Modernists and liberals need to critically assess secessionists, localists, communitarians and regionalists – all romantic, compelling concepts which can and often do turn intolerant and inward, conservative and rigid.

The Catalonian uprising was appallingly handled by Mariano Rajoy’s conservative government and the partisan king. Four thousand national police officers should not have been sent in to quell the freedom movement; those officers should not have brutalised protestors and voters; force should not have been used instead of talk. This is what Franco did during his reign of terror. Those resurfaced memories will now make dialogue that much harder. Trust will have to be rebuilt on both sides to keep the nation from falling apart.

Beware of this age of breakaways. From Iraq to Scotland, France to the Czech Republic, Denmark to Canada, India to Belgium, there is a clamour for ‘independence’ either for economic, ethnic, or historical reasons. Never before has the nation state – a relatively recent development – been so vulnerable. Yes, established countries are flawed, often oppressive to minorities, unfair and overweening, at times dysfunctional.

However, separatism is not a nirvana. That clamour is an expression of tribal instincts. It doesn’t have to be, but too often is. Brexiteers wanting their ‘country back’ displayed the same tendencies. They want not to be European and also reject those they deem ‘foreign’, including third-generation migrants and damned cosmopolitans, flighty people of nowhere as opposed to solidly good people somewhere, in the words of one pacifier of populism.

The weekend before last I was in north Cornwall at a delightful book festival. Cornwall, which received large subsidies from the EU, voted to leave.

One of the attendees said: ‘This is identity gone stupid. They say they want to get control back but can’t tell you what that means. They also want to split from Britain. There are no jobs here, except tourism. Without migrant labour that will die. The young are stuck. Their parents bring them up to stay put, live near them. The future feels unutterably bleak.’

Furthermore, localism is now a purity cult and invidious, small jingoisms. Believers won’t eat Kenyan beans and reject national elections, focusing instead on parish councils. The idea of ‘communities’ with ties that bind are just as problematic. Just go to the east end of London and see how communities live apart in shared spaces.

Kimon Valaskakis, former ambassador of Canada to the OECD, warned about these tendencies in the Huffington Post: ‘[This is a] knee-jerk reaction against excessive, unregulated globalisation … about seeking belongingness.’

He believes such agitations could lead to 200 current states splintering into a thousand or more mini-me states. How could any international cooperation or watchfulness be possible then? Imagine the chaos. Mr Valaskakis continued: ‘It would bring an embarrassment of riches to footloose conglomerates. It would be an el dorado for organised crime, jihadis and assorted criminals vaulting from jurisdiction to jurisdiction.’

Look how the EU is trying to finally hold to account American internet giants. Imagine then, a separate Catalonia or Scotland trying to do the same.

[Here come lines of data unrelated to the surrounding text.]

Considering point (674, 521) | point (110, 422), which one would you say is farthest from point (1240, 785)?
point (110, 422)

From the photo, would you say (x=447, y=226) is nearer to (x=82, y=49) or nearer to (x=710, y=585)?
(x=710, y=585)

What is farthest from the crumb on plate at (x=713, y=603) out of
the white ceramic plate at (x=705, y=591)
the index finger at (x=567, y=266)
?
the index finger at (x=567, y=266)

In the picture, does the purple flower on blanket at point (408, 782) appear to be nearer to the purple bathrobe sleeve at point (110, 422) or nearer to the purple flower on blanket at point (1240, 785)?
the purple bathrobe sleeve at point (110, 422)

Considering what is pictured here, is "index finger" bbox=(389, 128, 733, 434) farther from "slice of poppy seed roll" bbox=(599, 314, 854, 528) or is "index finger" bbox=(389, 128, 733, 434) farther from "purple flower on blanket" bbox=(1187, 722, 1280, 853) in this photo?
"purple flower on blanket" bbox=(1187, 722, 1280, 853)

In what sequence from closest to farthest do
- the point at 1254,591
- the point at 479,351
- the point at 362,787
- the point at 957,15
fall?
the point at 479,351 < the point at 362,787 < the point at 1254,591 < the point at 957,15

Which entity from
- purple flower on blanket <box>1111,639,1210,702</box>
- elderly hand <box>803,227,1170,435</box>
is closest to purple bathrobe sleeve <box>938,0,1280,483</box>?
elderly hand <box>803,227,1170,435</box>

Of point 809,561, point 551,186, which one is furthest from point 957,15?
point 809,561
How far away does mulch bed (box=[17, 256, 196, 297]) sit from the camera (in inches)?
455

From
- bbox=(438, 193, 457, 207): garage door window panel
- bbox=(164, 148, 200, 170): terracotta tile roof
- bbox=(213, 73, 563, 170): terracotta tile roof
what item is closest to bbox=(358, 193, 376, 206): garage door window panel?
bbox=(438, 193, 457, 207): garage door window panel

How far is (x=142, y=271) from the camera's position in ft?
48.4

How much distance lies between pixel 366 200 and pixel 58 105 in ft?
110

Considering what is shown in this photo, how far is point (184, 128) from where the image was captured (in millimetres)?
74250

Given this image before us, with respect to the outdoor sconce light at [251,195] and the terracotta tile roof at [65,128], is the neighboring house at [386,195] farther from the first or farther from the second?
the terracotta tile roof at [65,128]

Remember too the bloody Balkanisation after the First World War and what happened in old Yugoslavia in the 1990s. Interdependence, global relationships, open minds, cultural exchange, political sophistication and modernity are now threatened by a 21st century Balkanisation.

Wars will spread everywhere and there will be nowhere peaceful on earth.

Wake up progressives. Small is not beautiful but woeful, a denial of our common humanity.